#### [DESCRIPTION OF THE TASK]
Continue the passage below on the long-term outlook for children with nephrotic syndrome, picking up after its last sentence.

#### [PROVIDED PASSAGE]
Long-term Prognosis for Children With Nephrotic Syndrome

Susan R. Wynn, MD

Department of Pediatrics, Mayo Clinic and Mayo Foundation, Rochester, Minnesota

Gunnar B. Stickler, MD

Department of Pediatrics, Mayo Clinic and Mayo Foundation, Rochester, Minnesota

Edmund C. Burke, MD

Department of Pediatrics, Mayo Clinic and Mayo Foundation, Rochester, Minnesota

Follow-up survival and health information were obtained, after a median of 27.5 years, from 132 patients who had been seen originally as children with nephrotic syndrome between 1951 and 1967. Ninety seven patients were alive. Recurring edema or proteinuria, or both, persisted in 15 percent of those still alive. Eight of 11 parous women reported relapses during pregnancy. There was no apparent increase in malignancies, atopic diseases, clinical defects in cell-mediated immunity, or cardiovascular diseases.

#### [EXERCISE DATA]
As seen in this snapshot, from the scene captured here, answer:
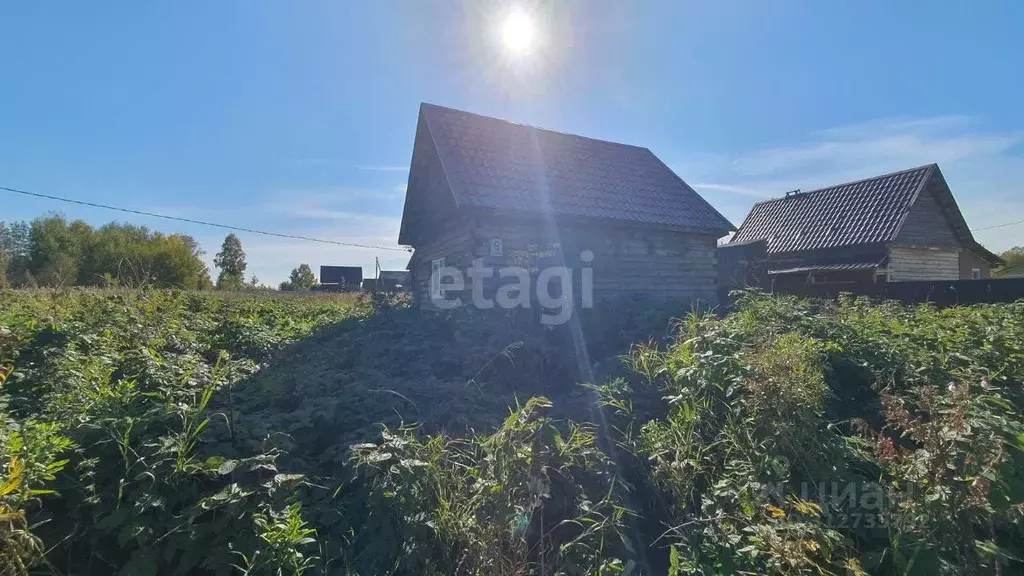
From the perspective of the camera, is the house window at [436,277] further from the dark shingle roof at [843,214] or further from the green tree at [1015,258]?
the green tree at [1015,258]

#### [ANSWER FOR THIS EXERCISE]
Twenty two patients (17%) died of renal causes between 3 months and 8 years after the onset of nephrotic syndrome. Steroid resistance was the presenting feature universally predictive of a poor outcome; nine of the 11 such patients died and the other two are now receiving hemodialysis. Hematuria was present initially in 41 percent of the patients who died of renal causes, compared with 14 percent of those still alive. Hypertension was noted on the first examination in 22 percent of those who died of renal causes, compared with 10 percent of those alive.